(Rows from a spatial reasoning dataset)
---+---

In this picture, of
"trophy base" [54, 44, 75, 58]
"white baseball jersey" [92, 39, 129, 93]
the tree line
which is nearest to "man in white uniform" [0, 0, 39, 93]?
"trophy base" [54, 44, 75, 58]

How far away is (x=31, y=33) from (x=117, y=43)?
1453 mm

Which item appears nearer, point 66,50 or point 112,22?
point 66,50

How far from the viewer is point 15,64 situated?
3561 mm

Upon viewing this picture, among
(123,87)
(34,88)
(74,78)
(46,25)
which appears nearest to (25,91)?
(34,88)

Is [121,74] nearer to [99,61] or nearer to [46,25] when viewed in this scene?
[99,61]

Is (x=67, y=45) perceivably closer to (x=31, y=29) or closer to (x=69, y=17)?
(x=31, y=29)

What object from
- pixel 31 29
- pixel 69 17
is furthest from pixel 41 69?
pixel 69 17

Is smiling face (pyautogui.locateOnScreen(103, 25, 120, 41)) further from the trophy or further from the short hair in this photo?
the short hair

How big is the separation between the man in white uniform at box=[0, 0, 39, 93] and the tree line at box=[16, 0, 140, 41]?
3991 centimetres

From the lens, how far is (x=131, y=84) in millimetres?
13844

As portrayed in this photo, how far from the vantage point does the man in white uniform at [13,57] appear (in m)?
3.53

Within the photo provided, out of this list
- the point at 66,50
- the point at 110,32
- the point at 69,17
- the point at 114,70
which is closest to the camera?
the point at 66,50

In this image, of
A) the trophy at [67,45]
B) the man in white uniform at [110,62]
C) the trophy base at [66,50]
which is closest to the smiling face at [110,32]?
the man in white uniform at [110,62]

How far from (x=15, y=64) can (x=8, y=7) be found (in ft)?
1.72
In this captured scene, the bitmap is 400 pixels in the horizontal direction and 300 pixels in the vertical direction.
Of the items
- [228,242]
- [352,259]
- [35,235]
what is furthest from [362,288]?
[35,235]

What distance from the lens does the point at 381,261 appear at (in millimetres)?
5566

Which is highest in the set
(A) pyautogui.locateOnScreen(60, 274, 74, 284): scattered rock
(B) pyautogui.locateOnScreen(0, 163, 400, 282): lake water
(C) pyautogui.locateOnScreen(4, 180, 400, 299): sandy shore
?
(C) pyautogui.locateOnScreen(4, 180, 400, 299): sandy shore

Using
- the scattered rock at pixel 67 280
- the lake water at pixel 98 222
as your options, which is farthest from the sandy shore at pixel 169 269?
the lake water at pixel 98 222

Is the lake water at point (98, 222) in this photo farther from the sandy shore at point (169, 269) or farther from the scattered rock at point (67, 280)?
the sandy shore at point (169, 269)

---+---

Goal —
Please convert every line of the entries above into a JSON list of strings, one string per line, leaving out blank lines.

Task output —
[
  "In this picture, of",
  "\"trophy base\" [54, 44, 75, 58]",
  "\"white baseball jersey\" [92, 39, 129, 93]",
  "the tree line",
  "which is nearest to \"man in white uniform\" [0, 0, 39, 93]?",
  "\"trophy base\" [54, 44, 75, 58]",
  "How far away is (x=31, y=33) from (x=117, y=43)?",
  "1453 mm",
  "Which item appears nearer, point 66,50 or point 112,22?",
  "point 66,50",
  "How far from the viewer is point 15,64 situated?",
  "3561 mm",
  "Upon viewing this picture, among",
  "(123,87)",
  "(34,88)",
  "(74,78)",
  "(46,25)",
  "which appears nearest to (25,91)?",
  "(34,88)",
  "Is [121,74] nearer to [99,61] or nearer to [46,25] when viewed in this scene?",
  "[99,61]",
  "Is (x=67, y=45) perceivably closer to (x=31, y=29) or closer to (x=69, y=17)?",
  "(x=31, y=29)",
  "What object from",
  "- pixel 31 29",
  "- pixel 69 17",
  "is furthest from pixel 41 69?",
  "pixel 69 17",
  "Is smiling face (pyautogui.locateOnScreen(103, 25, 120, 41)) further from the trophy or further from the short hair in this photo?",
  "the short hair",
  "How big is the separation between the man in white uniform at box=[0, 0, 39, 93] and the tree line at box=[16, 0, 140, 41]?",
  "3991 centimetres",
  "From the lens, how far is (x=131, y=84) in millimetres?",
  "13844",
  "As portrayed in this photo, how far from the vantage point does the man in white uniform at [13,57] appear (in m)?",
  "3.53",
  "Within the photo provided, out of this list",
  "- the point at 66,50",
  "- the point at 110,32",
  "- the point at 69,17",
  "- the point at 114,70",
  "which is closest to the camera?",
  "the point at 66,50",
  "In this image, of",
  "A) the trophy at [67,45]",
  "B) the man in white uniform at [110,62]",
  "C) the trophy base at [66,50]",
  "which is closest to the smiling face at [110,32]?",
  "the man in white uniform at [110,62]",
  "How far from (x=15, y=64) can (x=8, y=7) be found (in ft)?",
  "1.72",
  "In this captured scene, the bitmap is 400 pixels in the horizontal direction and 300 pixels in the vertical direction.",
  "Of the items",
  "- [228,242]",
  "- [352,259]",
  "- [35,235]",
  "what is furthest from [362,288]?",
  "[35,235]",
  "What distance from the lens does the point at 381,261 appear at (in millimetres)?",
  "5566",
  "Which is highest in the set",
  "(A) pyautogui.locateOnScreen(60, 274, 74, 284): scattered rock",
  "(B) pyautogui.locateOnScreen(0, 163, 400, 282): lake water",
  "(C) pyautogui.locateOnScreen(4, 180, 400, 299): sandy shore",
  "?",
  "(C) pyautogui.locateOnScreen(4, 180, 400, 299): sandy shore",
  "Using",
  "- the scattered rock at pixel 67 280",
  "- the lake water at pixel 98 222",
  "as your options, which is farthest from the sandy shore at pixel 169 269?",
  "the lake water at pixel 98 222",
  "Is the lake water at point (98, 222) in this photo farther from the sandy shore at point (169, 269) or farther from the scattered rock at point (67, 280)?",
  "the sandy shore at point (169, 269)"
]